* [What is required] Swap "camera" for "viewer" in everything from the line containing "From the scene" down to the line containing "is closest to point 408,204?", changing nothing else. Give back only those lines, without the pictures.

-- START OF Source data --

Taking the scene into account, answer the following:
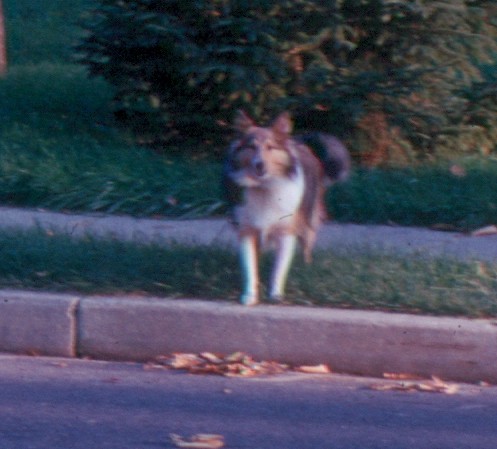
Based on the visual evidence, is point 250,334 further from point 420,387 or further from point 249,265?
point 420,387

-- END OF Source data --
-- START OF Source data --

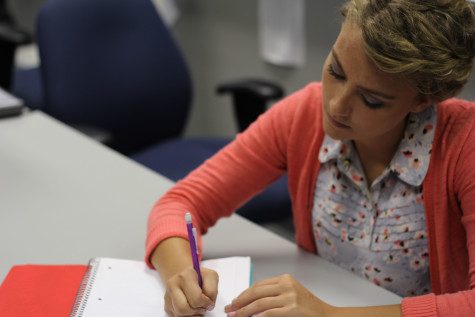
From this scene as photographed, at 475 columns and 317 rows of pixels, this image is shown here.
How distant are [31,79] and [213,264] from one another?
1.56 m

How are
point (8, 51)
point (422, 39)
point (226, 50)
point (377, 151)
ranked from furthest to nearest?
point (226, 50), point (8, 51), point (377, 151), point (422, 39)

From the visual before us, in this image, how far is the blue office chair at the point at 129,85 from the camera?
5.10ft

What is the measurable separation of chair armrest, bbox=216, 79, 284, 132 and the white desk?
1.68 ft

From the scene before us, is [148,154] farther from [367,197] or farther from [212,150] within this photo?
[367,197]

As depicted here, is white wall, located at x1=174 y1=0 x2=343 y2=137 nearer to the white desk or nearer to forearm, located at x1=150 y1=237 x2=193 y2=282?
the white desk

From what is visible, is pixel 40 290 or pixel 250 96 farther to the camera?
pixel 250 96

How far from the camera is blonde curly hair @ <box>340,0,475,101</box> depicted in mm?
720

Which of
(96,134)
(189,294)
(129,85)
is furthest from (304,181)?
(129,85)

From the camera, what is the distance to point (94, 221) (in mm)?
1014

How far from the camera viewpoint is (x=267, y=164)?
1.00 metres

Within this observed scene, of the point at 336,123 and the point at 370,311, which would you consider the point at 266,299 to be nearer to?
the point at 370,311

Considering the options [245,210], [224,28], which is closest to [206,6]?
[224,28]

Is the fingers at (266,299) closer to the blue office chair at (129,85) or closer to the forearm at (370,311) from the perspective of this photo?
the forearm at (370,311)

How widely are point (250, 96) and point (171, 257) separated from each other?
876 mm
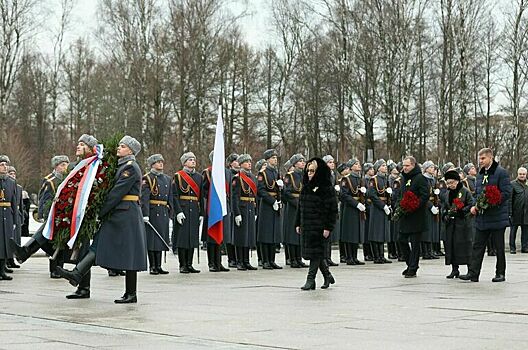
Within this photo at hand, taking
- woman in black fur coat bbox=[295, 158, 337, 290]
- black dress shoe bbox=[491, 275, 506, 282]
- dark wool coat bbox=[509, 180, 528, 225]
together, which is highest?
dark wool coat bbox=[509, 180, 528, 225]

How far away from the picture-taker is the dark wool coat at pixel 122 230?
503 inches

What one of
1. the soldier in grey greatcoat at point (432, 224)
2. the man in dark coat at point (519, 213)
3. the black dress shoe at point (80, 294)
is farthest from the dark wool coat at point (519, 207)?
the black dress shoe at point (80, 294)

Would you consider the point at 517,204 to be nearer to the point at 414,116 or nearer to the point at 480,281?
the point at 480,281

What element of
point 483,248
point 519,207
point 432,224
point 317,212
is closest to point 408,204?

-- END OF Source data --

* [Result]
From the scene before us, is [148,154] farther from [367,197] or farther from [212,150] within this photo?
[367,197]

As depicted here, is white wall, located at x1=174 y1=0 x2=343 y2=137 nearer to the white desk or nearer to forearm, located at x1=150 y1=237 x2=193 y2=282?
the white desk

From what is visible, is pixel 40 290 or pixel 250 96 farther to the viewer?
pixel 250 96

How far from the viewer is blonde curly hair @ <box>340,0,475,101</box> depicted in mm?
720

Which of
(96,134)
(189,294)
(129,85)
is furthest from (304,181)?
(129,85)

From the viewer, what is the distance to point (94, 221) (in mm)?
1014

How far from the viewer viewpoint is (x=267, y=164)?
1.00 metres

Within this observed scene, of the point at 336,123 and the point at 370,311, which would you consider the point at 266,299 to be nearer to?
the point at 370,311

Considering the options [245,210], [224,28], which is closest to [206,6]?
[224,28]

Is the fingers at (266,299) closer to the blue office chair at (129,85) or closer to the forearm at (370,311) from the perspective of this photo?
the forearm at (370,311)

How widely are point (250, 96) and point (171, 257) separated from each other?
876 mm
Within this photo at hand, taking
- woman in black fur coat bbox=[295, 158, 337, 290]
- black dress shoe bbox=[491, 275, 506, 282]
- dark wool coat bbox=[509, 180, 528, 225]
together, which is highest?
dark wool coat bbox=[509, 180, 528, 225]

How far away from the picture-taker is the dark wool coat at pixel 122 230?
503 inches

What one of
1. the soldier in grey greatcoat at point (432, 224)
2. the man in dark coat at point (519, 213)
3. the black dress shoe at point (80, 294)
is farthest from the dark wool coat at point (519, 207)?
the black dress shoe at point (80, 294)

Would you consider the point at 517,204 to be nearer to the point at 414,116 or nearer to the point at 480,281?
the point at 480,281

What element of
point 483,248
point 519,207
point 432,224
point 317,212
is closest to point 408,204?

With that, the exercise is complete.